WHAT TO WORK ON » Only the lines from the start of the data through the line containing "common name: burchell's zebra" should be written out, exactly as they are, with both ends included and the pictures left out.

Saved data entries »
== Segment start ==

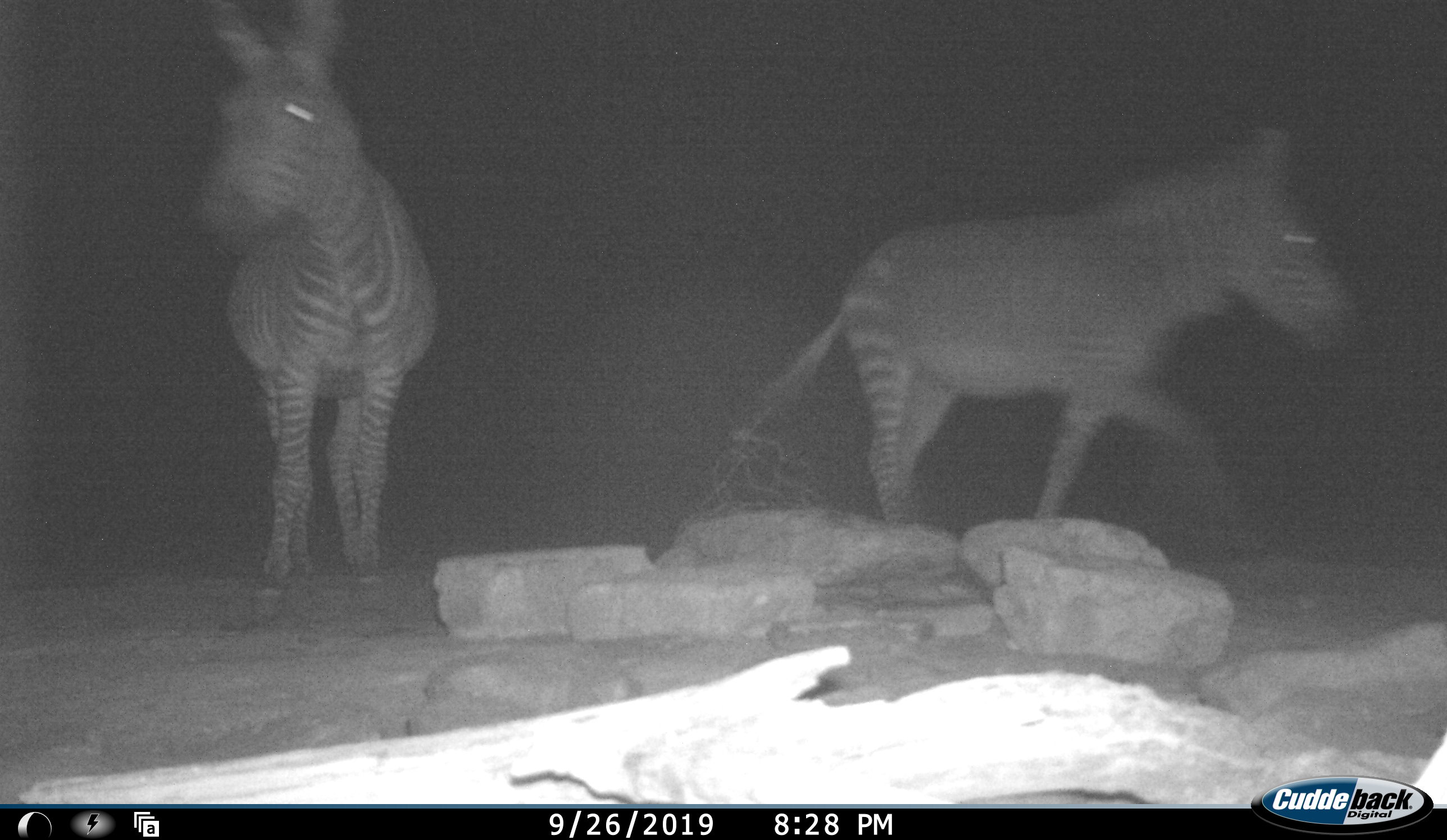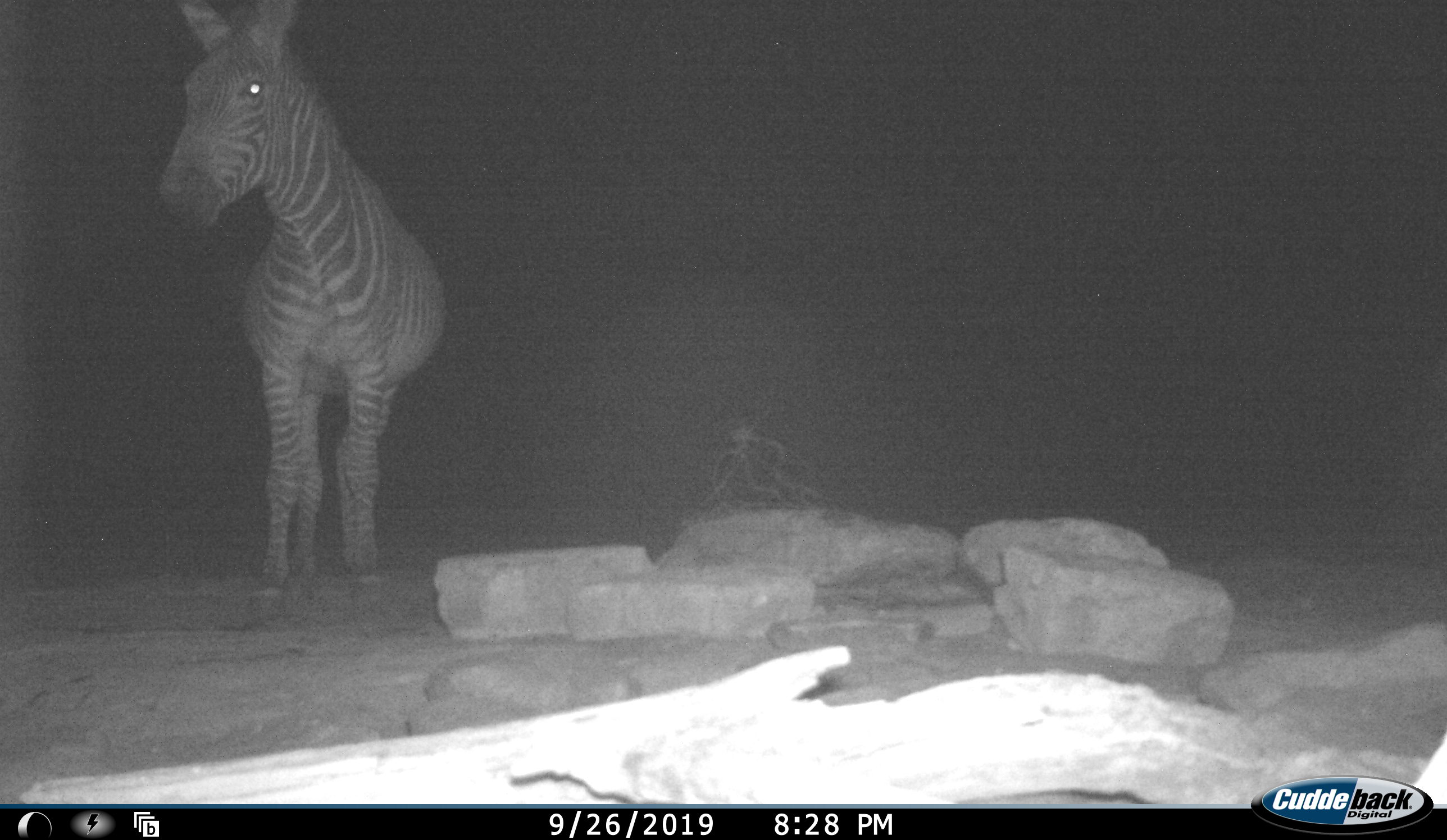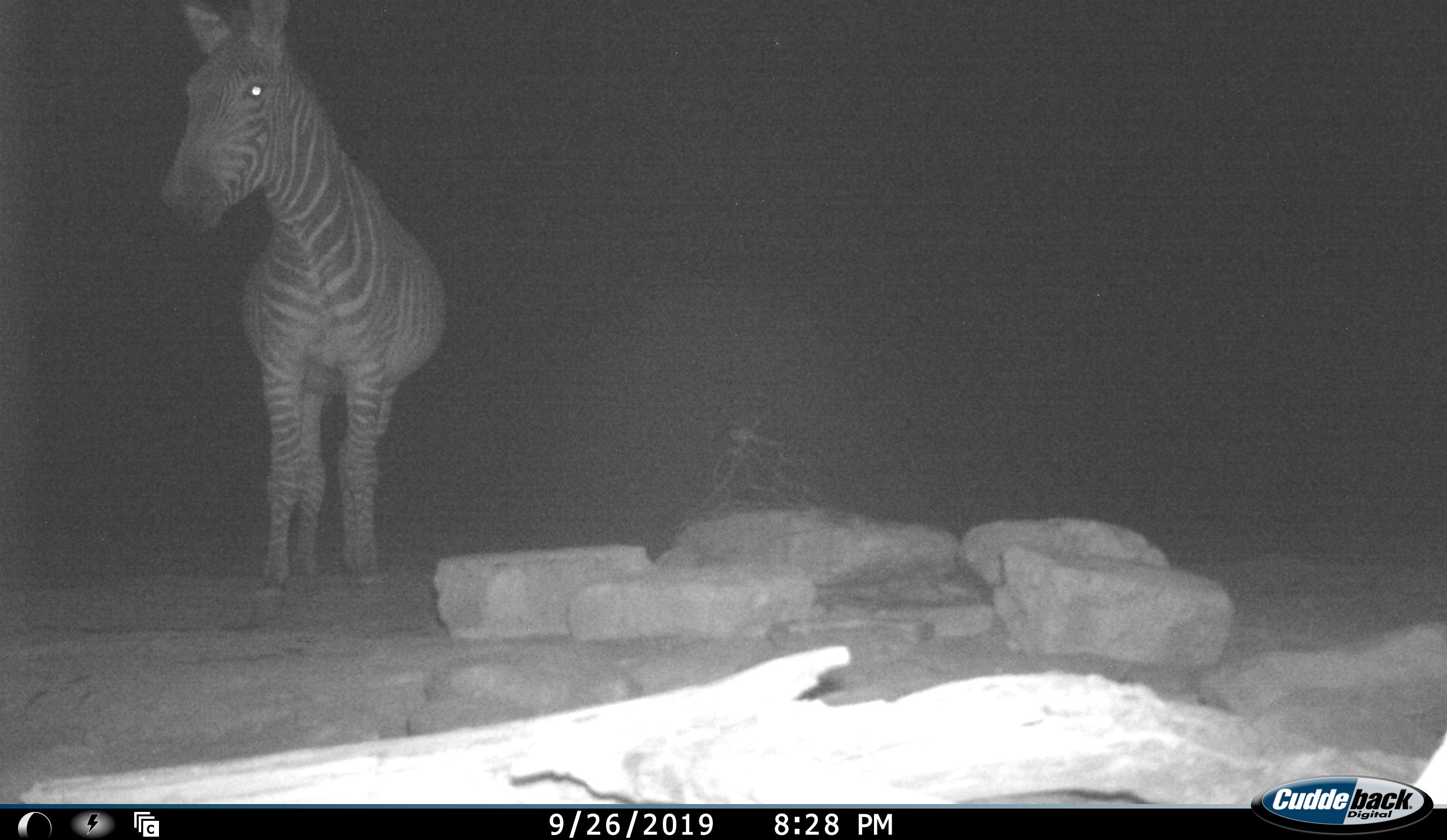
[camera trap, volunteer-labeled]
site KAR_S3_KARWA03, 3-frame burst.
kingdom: Animalia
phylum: Chordata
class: Mammalia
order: Perissodactyla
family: Equidae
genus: Equus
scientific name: Equus quagga burchellii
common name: burchell's zebra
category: zebraburchells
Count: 2.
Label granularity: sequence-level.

== Segment end ==

SOLUTION FOR THIS EXERCISE »
[camera trap, volunteer-labeled]
site KAR_S3_KARWA03, 3-frame burst.
kingdom: Animalia
phylum: Chordata
class: Mammalia
order: Perissodactyla
family: Equidae
genus: Equus
scientific name: Equus quagga burchellii
common name: burchell's zebra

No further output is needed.